# START OF Data supplied

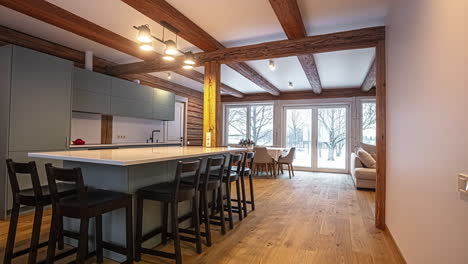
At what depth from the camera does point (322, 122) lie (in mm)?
7855

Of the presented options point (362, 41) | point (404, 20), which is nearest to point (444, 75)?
point (404, 20)

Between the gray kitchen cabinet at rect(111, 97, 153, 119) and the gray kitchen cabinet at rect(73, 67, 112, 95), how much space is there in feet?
0.86

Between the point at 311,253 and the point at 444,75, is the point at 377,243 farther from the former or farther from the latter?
the point at 444,75

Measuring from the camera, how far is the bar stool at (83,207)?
1676 mm

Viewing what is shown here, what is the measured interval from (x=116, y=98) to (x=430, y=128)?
15.6ft

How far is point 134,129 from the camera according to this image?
18.7 feet

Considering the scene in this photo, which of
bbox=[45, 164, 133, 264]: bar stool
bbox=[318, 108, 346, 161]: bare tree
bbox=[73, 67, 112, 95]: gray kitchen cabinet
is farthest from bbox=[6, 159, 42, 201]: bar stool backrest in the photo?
bbox=[318, 108, 346, 161]: bare tree

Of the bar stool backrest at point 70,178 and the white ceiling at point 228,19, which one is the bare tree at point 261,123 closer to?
the white ceiling at point 228,19

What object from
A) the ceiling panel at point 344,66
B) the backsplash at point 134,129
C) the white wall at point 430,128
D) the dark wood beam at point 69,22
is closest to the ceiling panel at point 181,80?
the backsplash at point 134,129

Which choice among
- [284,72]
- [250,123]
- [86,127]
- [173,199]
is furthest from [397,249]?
[250,123]

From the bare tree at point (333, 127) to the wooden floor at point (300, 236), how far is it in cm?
343

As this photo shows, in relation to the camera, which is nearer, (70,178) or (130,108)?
(70,178)

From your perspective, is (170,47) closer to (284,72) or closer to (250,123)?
(284,72)

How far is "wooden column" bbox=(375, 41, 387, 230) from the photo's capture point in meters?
3.02
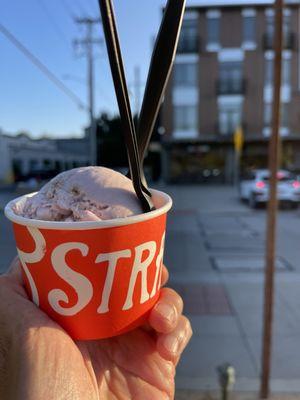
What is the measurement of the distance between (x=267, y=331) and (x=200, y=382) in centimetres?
71

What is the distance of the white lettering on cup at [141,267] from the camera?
1007mm

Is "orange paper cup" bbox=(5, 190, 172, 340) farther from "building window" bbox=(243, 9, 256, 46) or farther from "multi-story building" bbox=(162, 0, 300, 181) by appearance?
"building window" bbox=(243, 9, 256, 46)

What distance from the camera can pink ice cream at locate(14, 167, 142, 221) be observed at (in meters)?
0.98

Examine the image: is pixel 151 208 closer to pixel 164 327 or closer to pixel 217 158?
pixel 164 327

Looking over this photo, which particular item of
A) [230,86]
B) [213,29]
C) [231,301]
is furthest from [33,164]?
[231,301]

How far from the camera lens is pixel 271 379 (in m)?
3.22

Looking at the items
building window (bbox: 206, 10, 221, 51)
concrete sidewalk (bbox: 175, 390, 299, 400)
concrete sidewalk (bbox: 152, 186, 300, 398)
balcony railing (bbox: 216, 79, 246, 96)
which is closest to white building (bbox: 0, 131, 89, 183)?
balcony railing (bbox: 216, 79, 246, 96)

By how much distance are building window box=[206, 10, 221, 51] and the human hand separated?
29.0 meters

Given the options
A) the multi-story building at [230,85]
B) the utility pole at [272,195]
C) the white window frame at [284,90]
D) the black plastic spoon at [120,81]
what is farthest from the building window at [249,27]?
the black plastic spoon at [120,81]

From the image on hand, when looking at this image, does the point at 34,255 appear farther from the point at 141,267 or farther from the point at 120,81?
the point at 120,81

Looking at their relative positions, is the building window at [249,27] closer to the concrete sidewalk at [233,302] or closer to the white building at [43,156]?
the white building at [43,156]

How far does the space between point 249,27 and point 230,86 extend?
4.05 meters

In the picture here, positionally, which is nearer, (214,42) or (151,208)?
(151,208)

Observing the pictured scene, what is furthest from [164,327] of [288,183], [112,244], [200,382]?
[288,183]
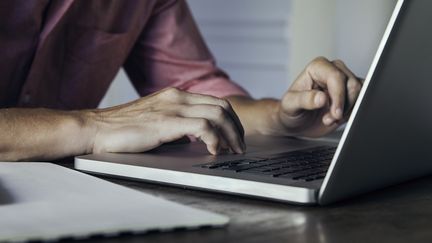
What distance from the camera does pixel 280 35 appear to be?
2.70m

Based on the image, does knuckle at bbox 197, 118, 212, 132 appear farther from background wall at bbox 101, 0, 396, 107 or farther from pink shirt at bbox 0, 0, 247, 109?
background wall at bbox 101, 0, 396, 107

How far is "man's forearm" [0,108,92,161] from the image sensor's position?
3.08ft

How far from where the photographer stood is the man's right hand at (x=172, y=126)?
90cm

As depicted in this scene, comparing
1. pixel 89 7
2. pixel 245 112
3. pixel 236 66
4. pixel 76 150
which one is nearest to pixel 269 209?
pixel 76 150

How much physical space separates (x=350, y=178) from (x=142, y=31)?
40.8 inches

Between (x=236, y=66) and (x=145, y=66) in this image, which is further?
(x=236, y=66)

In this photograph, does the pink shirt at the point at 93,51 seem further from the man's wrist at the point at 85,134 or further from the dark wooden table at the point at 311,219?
the dark wooden table at the point at 311,219

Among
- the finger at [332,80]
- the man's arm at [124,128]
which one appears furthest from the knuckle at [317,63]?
the man's arm at [124,128]

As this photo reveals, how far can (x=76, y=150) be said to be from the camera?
37.5 inches

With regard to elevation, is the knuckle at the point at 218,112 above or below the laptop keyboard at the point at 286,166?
above

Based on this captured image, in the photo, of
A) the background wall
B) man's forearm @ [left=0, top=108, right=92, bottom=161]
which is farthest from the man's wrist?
the background wall

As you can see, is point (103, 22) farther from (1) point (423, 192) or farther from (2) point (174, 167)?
(1) point (423, 192)

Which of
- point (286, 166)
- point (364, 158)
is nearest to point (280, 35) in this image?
point (286, 166)

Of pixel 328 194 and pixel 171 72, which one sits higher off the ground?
pixel 171 72
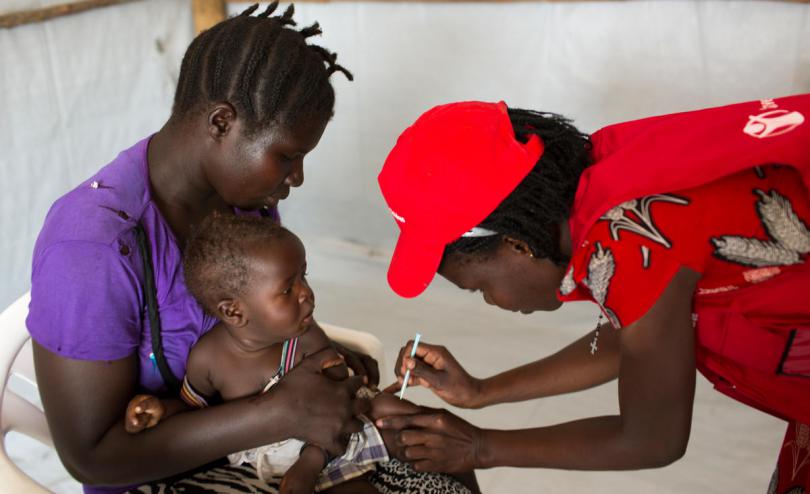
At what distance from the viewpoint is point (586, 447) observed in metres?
1.30

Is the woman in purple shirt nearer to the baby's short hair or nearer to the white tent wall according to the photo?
the baby's short hair

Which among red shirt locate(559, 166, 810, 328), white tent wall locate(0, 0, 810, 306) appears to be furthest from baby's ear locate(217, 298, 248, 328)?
white tent wall locate(0, 0, 810, 306)

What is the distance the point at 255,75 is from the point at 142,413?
61cm

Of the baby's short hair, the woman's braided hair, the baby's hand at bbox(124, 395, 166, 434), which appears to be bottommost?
the baby's hand at bbox(124, 395, 166, 434)

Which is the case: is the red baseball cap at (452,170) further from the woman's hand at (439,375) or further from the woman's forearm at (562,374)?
the woman's forearm at (562,374)

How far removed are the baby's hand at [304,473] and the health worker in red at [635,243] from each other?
0.21m

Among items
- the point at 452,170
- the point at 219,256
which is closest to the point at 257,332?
the point at 219,256

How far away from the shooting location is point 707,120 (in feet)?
3.82

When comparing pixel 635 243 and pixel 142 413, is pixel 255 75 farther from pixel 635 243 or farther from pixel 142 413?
pixel 635 243

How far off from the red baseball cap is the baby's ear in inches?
16.4

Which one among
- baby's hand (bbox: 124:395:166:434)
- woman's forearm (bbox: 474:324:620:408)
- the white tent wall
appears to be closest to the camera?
baby's hand (bbox: 124:395:166:434)

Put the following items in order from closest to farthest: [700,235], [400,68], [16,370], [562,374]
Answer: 1. [700,235]
2. [562,374]
3. [16,370]
4. [400,68]

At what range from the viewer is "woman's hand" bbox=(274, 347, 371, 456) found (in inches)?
56.2

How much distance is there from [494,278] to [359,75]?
2218mm
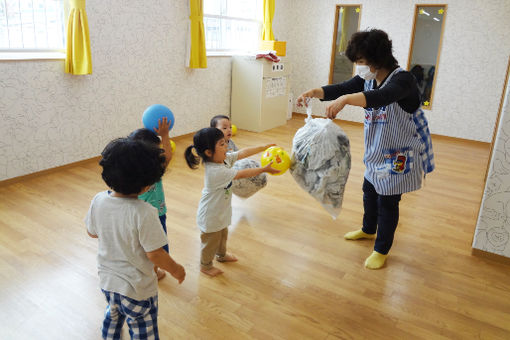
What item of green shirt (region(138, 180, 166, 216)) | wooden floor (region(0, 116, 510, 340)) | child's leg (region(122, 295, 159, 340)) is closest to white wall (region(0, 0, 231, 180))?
wooden floor (region(0, 116, 510, 340))

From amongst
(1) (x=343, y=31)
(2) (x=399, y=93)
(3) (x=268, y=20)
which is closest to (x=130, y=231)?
(2) (x=399, y=93)

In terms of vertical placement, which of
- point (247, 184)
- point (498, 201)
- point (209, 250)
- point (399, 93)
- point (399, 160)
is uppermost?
point (399, 93)

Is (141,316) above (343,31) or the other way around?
the other way around

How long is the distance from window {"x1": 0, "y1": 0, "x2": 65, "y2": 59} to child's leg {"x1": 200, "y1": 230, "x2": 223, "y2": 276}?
2.26 m

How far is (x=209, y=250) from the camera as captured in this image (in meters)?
1.97

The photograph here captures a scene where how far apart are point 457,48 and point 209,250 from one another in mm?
4709

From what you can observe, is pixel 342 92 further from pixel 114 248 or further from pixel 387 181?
pixel 114 248

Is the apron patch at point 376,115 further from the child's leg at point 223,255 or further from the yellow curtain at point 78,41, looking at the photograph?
the yellow curtain at point 78,41

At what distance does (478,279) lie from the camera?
6.81ft

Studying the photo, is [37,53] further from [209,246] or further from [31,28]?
[209,246]

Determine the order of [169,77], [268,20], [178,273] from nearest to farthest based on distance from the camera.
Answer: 1. [178,273]
2. [169,77]
3. [268,20]

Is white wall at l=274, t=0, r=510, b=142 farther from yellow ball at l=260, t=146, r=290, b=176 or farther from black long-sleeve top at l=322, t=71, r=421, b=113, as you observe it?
yellow ball at l=260, t=146, r=290, b=176

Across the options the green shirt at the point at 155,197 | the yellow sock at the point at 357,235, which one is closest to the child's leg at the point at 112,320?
the green shirt at the point at 155,197

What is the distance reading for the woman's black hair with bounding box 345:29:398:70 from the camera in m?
1.73
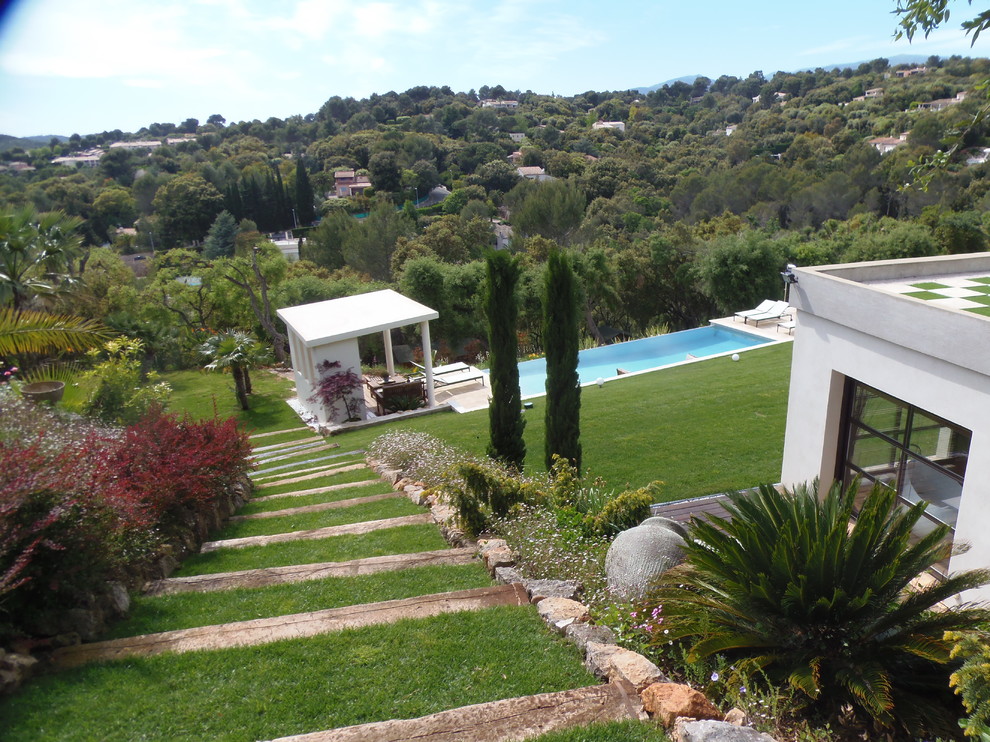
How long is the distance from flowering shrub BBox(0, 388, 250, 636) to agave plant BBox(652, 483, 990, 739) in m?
3.97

# END OF Data supplied

What is expected: Format the material as a Markdown table with the columns Row and Line, leaving out blank lines. Begin at the line that has "How long is the distance from flowering" and continue through the last line of the material.

Exercise solution:
| Row | Line |
|---|---|
| 1 | How long is the distance from flowering shrub BBox(0, 388, 250, 636) to agave plant BBox(652, 483, 990, 739) in m? |
| 2 | 3.97 |